Your task is to extract every line from the material below exactly.

[Start Dataset records]

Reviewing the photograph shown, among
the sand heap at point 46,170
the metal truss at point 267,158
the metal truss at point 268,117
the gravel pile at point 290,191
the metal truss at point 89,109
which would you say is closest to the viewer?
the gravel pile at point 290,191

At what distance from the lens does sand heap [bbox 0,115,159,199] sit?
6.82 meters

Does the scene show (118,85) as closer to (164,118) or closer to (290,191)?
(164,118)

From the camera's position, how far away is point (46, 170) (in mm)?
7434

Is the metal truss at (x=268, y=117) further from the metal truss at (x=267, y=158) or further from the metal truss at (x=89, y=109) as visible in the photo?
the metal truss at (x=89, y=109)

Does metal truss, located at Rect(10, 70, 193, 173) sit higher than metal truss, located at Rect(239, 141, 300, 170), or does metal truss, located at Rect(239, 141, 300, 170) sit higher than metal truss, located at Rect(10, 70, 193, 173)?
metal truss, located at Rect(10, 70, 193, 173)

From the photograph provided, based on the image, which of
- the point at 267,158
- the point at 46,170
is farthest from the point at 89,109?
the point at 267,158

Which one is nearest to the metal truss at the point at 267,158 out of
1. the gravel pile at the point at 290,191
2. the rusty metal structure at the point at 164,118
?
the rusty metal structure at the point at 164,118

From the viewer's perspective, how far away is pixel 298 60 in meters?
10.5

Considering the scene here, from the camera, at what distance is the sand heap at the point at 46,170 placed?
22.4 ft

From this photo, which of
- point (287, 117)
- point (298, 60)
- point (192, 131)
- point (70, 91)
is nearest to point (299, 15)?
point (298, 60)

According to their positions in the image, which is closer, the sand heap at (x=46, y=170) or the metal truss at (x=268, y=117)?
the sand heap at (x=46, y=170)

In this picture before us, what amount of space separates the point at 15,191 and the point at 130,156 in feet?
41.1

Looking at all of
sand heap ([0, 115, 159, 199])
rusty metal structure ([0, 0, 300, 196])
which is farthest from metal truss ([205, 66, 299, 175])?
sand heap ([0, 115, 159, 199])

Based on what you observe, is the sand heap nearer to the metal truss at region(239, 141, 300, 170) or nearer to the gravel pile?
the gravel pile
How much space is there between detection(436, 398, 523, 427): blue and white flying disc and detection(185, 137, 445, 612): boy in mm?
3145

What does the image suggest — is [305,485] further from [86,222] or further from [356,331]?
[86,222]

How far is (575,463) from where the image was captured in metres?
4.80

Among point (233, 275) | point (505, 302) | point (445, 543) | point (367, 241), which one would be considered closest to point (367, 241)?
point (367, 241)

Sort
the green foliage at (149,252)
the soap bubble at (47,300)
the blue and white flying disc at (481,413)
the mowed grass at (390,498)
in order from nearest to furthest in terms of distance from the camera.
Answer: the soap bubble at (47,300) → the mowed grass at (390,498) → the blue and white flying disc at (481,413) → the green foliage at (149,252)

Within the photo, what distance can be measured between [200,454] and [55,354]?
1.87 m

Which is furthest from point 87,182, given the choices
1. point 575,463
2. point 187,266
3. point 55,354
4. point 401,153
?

[End Dataset records]

■ Solution for this exercise:
Reviewing the photograph shown, among
the sand heap at point 46,170
the metal truss at point 267,158
the metal truss at point 268,117
the gravel pile at point 290,191
the metal truss at point 89,109
which would you say is closest to the viewer?
the gravel pile at point 290,191

At what distance from the lens does sand heap [bbox 0,115,159,199] sit?
6.82 meters

Does the scene show (118,85) as closer to (164,118) or closer to (290,191)?
(164,118)

From the camera's position, how far away is point (46, 170) (in mm)?
7434

Is the metal truss at (x=268, y=117) further from the metal truss at (x=267, y=158) or further from the metal truss at (x=89, y=109) as visible in the photo?
the metal truss at (x=89, y=109)

Does metal truss, located at Rect(10, 70, 193, 173) sit higher than metal truss, located at Rect(239, 141, 300, 170), or does metal truss, located at Rect(239, 141, 300, 170) sit higher than metal truss, located at Rect(10, 70, 193, 173)?
metal truss, located at Rect(10, 70, 193, 173)

From the photograph provided, based on the image, which of
- the point at 267,158
- the point at 46,170
is farthest from the point at 89,109?
the point at 267,158

Which one is nearest to the metal truss at the point at 267,158 out of
1. the gravel pile at the point at 290,191
2. the rusty metal structure at the point at 164,118
?
the rusty metal structure at the point at 164,118

From the viewer's perspective, how far away is pixel 298 60 in meters?
10.5

Considering the scene here, from the camera, at what distance is the sand heap at the point at 46,170 placed?
22.4 ft

From this photo, which of
- point (287, 117)
- point (298, 60)
- point (192, 131)
- point (70, 91)
is nearest to point (299, 15)?
point (298, 60)

According to their positions in the image, which is closer, the sand heap at (x=46, y=170) or the metal truss at (x=268, y=117)?
the sand heap at (x=46, y=170)

In this picture before us, what amount of space separates the point at 15,191 and the point at 130,156 in feet?
41.1

Looking at all of
sand heap ([0, 115, 159, 199])
rusty metal structure ([0, 0, 300, 196])
which is farthest from metal truss ([205, 66, 299, 175])?
sand heap ([0, 115, 159, 199])

Based on what you observe, is the sand heap nearer to the metal truss at region(239, 141, 300, 170) or nearer to the gravel pile?
the gravel pile
How much space is there between detection(436, 398, 523, 427): blue and white flying disc and detection(185, 137, 445, 612): boy in mm?
3145

What does the image suggest — is [305,485] further from [86,222] or further from [356,331]?
[86,222]

How far is (575,463) from where the image was captured in metres?
4.80

Among point (233, 275) | point (505, 302) | point (445, 543) | point (367, 241), which one would be considered closest to point (367, 241)?
point (367, 241)

Sort
the green foliage at (149,252)
the soap bubble at (47,300)
the blue and white flying disc at (481,413)
the mowed grass at (390,498)
in order from nearest to furthest in terms of distance from the camera.
Answer: the soap bubble at (47,300) → the mowed grass at (390,498) → the blue and white flying disc at (481,413) → the green foliage at (149,252)

Within the photo, what distance can be measured between [200,454] and [55,354]?
1.87 m

Which is furthest from point 87,182, given the choices
1. point 575,463
2. point 187,266
3. point 55,354
4. point 401,153
?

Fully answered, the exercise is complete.